══ Document segment ══

Tuesday, May 4, 2010

Home Team Disadvantage?

A lot is made of the home ice advantage, but how much does it really matter? Does being in another person's stadium really affect your game that much, when you're already a highly skilled professional that visits dozens of arenas a year? After all, how much do these arenas differ? It's all just ice and empty corporate arena names that have stripped most arenas of any original character or history.

Home ice can also be a factor if you're entering a new time zone (jet lag is a major disadvantage for any visiting team) or if the ice itself is changing (NHL vs. olympic size ice).

But what about the fans? Are they really the X factor? Do they really have an influence? What about their cheers, jeers, goalie taunts, swag, flags and the dying art of the wave?

As a fan myself, I know that we're all inclined to say that we do make a difference. Our passion, our drive, our emotional investment into our teams, apart from the time investment of following games and the financial investment in gear and tickets if we're lucky, surely all of that has to count for something?

I hate to burst bubbles here, particularly my own, but I don't think that we have as much of an influence as we'd like to think we do. Sure, it's demoralizing to play for empty stadiums and fan membership helps to pay the bills too. Sure, it's amazing to hear the roar of the crowd when a goal is scored, but are they really doing this just as much for us as for themselves?

I've sat behind a player's bench once with tickets that I won in an auction and I can tell you right off that they don't hear as much of the stadium roar at ice level. So that heckler in the third level? I'm sure the guys around you are entertained.

As professionals, I'm sure that most players have learned to block out most of those sounds, particularly the goalies whose names regularly turn into boos. It's pretty convenient when your name actually has Boo in it (Boucher) and a little harder when the name is a bit of a trick (Varlamov everyone).

Then there's the role of the heartening crowd that's supposed to inspire the players for that final push. After seeing my own team go down in every home game (Ottawa), I can tell you that's some clear fan fiction too. If the players don't have it in them to fight, there's nothing that the fans can do to instill it. We can only influence what's already there, not replace what's lost.

I think the ultimate home team disadvantage occurs for those teams with the rabid fan base. You know which teams I'm talking about. The stadiums that shake with rage-fueled energy, where emotions take charge and the weight of about a thousand expectations are heaped onto the backs of every player wearing the right jersey.

I always imagined that these arenas are the perfect example of how fast rage can transfer and turn normal people into crazed monsters. You know that fantastic horror film 28 Days Later where the rage infects the monkeys and then the monkeys attack a group of do-gooder humans who want to rescue them from science and then the infection spreads and takes over England with horrific apocalyptic results? It's a big, bloody, suspenseful, haunting mess. I always figured that those rages occur in hockey arenas. The worst is if the crowd 'turns.' That's enough to make your blood chill just thinking about it.

Cities like Montreal and Toronto are known as the hardest cities to play in. That's because if you're winning, you're the toast of the town and if you're losing, you're poop on a stick. The fans also feel perfectly comfortable booing their own players when things don't go right. I'm not sure how this is a sign of loyalty or if the boos are meant to incite them to do better the same way that spanking's supposed to teach you a lesson?

In any case, logic and reason don't rule this discussion. If the home team advantage does have any lasting effect, the true effect is in the memories. There's nothing better than a win in life, unless it's a win at home.

═══
══ Extracted records ══

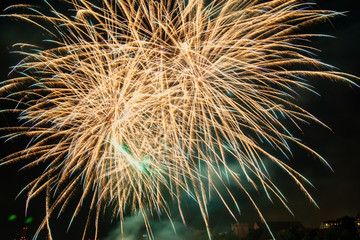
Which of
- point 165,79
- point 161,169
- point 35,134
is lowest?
point 161,169

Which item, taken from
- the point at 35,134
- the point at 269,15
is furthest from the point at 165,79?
the point at 35,134

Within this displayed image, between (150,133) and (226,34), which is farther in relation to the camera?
(150,133)

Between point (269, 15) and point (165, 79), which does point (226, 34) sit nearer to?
point (269, 15)

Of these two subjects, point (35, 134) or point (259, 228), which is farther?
point (259, 228)

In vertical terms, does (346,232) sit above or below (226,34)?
below

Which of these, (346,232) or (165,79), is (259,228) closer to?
(346,232)

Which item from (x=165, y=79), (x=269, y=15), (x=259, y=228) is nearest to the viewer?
(x=269, y=15)

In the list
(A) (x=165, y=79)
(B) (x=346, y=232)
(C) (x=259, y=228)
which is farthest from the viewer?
(C) (x=259, y=228)

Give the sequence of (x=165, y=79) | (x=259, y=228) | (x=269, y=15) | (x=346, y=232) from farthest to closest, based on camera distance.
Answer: (x=259, y=228) → (x=346, y=232) → (x=165, y=79) → (x=269, y=15)

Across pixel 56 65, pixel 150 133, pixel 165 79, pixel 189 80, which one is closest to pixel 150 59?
pixel 165 79
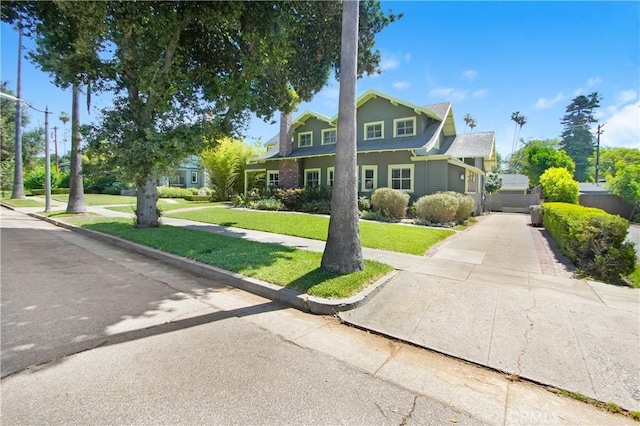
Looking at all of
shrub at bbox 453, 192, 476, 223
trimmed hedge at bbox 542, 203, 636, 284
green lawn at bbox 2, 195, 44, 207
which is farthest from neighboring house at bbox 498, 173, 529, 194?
green lawn at bbox 2, 195, 44, 207

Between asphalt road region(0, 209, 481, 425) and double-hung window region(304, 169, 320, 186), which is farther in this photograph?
double-hung window region(304, 169, 320, 186)

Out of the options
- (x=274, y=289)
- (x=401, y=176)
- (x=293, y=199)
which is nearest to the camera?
(x=274, y=289)

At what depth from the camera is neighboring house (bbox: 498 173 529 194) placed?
35.9 metres

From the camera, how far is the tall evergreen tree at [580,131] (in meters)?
62.8

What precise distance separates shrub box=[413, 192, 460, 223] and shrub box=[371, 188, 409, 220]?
1009 millimetres

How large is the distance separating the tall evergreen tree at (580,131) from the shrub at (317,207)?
222 feet

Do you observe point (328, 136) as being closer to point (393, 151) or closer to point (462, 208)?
point (393, 151)

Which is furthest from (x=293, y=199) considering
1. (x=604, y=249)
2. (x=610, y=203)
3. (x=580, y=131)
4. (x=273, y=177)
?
(x=580, y=131)

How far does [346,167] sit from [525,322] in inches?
140

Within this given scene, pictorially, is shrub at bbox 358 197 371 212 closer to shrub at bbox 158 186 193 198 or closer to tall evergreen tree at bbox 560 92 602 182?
shrub at bbox 158 186 193 198

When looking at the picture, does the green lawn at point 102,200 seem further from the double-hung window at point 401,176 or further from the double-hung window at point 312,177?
the double-hung window at point 401,176

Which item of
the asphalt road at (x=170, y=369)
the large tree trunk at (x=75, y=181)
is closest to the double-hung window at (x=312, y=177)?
the large tree trunk at (x=75, y=181)

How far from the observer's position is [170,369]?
289 cm

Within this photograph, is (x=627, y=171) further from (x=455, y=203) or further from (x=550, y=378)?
(x=550, y=378)
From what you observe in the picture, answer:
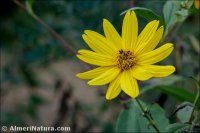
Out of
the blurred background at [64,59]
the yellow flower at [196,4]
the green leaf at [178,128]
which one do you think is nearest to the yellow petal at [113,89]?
the green leaf at [178,128]

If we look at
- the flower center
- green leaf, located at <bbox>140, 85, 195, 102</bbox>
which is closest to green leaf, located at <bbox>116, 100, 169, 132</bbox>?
green leaf, located at <bbox>140, 85, 195, 102</bbox>

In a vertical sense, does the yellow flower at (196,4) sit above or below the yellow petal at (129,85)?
above

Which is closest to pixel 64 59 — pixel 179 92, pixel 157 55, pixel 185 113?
pixel 179 92

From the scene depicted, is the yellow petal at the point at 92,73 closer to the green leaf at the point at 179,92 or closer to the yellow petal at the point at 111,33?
the yellow petal at the point at 111,33

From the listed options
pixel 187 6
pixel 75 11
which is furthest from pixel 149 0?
pixel 187 6

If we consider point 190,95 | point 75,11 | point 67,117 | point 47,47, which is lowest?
point 67,117

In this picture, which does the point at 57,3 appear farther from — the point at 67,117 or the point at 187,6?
the point at 187,6

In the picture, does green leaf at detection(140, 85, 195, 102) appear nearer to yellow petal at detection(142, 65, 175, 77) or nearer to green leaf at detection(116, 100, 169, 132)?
green leaf at detection(116, 100, 169, 132)

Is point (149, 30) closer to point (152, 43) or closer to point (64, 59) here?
point (152, 43)
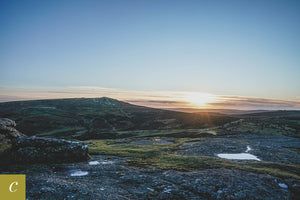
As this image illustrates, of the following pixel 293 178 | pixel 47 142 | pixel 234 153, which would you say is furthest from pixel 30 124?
pixel 293 178

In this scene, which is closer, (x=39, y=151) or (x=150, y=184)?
(x=150, y=184)

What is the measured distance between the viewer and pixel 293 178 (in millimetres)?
22641

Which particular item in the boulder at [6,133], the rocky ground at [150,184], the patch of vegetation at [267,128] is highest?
the boulder at [6,133]

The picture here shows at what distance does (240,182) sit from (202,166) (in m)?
7.77

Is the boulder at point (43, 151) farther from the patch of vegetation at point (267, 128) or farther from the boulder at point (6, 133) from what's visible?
the patch of vegetation at point (267, 128)

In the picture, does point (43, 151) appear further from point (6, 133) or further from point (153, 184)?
point (153, 184)

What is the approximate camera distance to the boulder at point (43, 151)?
27.2 meters

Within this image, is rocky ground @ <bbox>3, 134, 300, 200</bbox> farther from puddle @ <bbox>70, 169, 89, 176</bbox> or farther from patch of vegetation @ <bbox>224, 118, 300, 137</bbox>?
patch of vegetation @ <bbox>224, 118, 300, 137</bbox>

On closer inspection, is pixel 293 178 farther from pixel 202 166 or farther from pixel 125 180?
pixel 125 180

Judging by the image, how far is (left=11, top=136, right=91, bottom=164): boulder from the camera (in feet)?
89.4

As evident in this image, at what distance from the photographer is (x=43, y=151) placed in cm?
2827

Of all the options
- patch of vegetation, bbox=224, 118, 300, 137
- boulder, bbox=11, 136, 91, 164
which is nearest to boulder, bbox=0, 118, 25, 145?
boulder, bbox=11, 136, 91, 164

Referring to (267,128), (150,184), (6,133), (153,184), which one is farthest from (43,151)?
(267,128)

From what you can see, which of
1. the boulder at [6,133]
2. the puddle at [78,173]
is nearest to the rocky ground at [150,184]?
the puddle at [78,173]
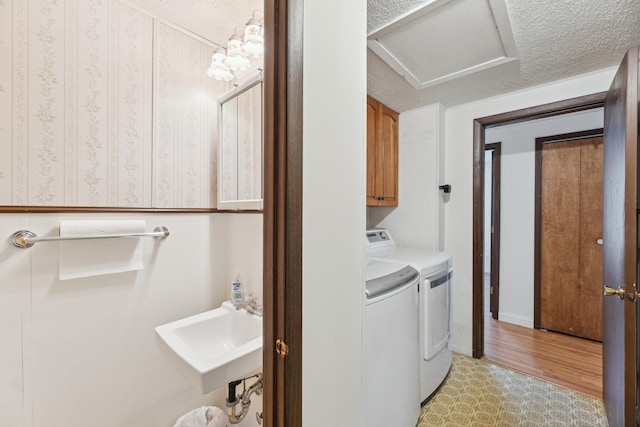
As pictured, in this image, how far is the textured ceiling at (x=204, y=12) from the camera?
1.33 m

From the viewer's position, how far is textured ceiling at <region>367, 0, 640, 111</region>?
1225mm

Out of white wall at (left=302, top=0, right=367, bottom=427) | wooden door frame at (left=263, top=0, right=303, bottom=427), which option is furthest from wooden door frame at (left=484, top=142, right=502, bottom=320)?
wooden door frame at (left=263, top=0, right=303, bottom=427)

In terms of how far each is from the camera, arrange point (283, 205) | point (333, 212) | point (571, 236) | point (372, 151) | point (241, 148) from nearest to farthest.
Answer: point (283, 205) → point (333, 212) → point (241, 148) → point (372, 151) → point (571, 236)

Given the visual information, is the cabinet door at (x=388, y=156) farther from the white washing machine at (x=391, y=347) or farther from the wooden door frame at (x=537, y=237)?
the wooden door frame at (x=537, y=237)

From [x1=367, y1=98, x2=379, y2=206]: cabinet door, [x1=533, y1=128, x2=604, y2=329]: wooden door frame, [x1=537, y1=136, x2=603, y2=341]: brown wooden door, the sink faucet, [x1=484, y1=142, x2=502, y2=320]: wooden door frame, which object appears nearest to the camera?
the sink faucet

═══

Assigned task 1 >> Update the stretch of the post on home ice advantage from "Then there's the" through "the right jersey.", putting "devoted" in place of "rabid".
Assigned task 2 >>
For each statement about the post on home ice advantage, say yes or no according to whether it agrees with the post, and quote the words that decide it.
(a) The writer bought the tickets for a seat behind a player's bench.
(b) Montreal and Toronto are known as the hardest cities to play in.
(c) Jet lag is described as a major disadvantage for any visiting team.
Assigned task 3 >>
Answer these questions from the post on home ice advantage, one per line.
(a) On what date was the post published?
(b) Which goalie's name is said to actually have "Boo" in it?
(c) What horror film does the writer bring up?

Exercise result 1 >>
Then there's the role of the heartening crowd that's supposed to inspire the players for that final push. After seeing my own team go down in every home game (Ottawa), I can tell you that's some clear fan fiction too. If the players don't have it in them to fight, there's nothing that the fans can do to instill it. We can only influence what's already there, not replace what's lost.

I think the ultimate home team disadvantage occurs for those teams with the devoted fan base. You know which teams I'm talking about. The stadiums that shake with rage-fueled energy, where emotions take charge and the weight of about a thousand expectations are heaped onto the backs of every player wearing the right jersey.

Exercise result 2 >>
(a) No: "tickets that I won in an auction"
(b) Yes: "Cities like Montreal and Toronto are known as the hardest cities to play in."
(c) Yes: "jet lag is a major disadvantage for any visiting team"

Exercise result 3 >>
(a) Tuesday, May 4, 2010
(b) Boucher
(c) 28 Days Later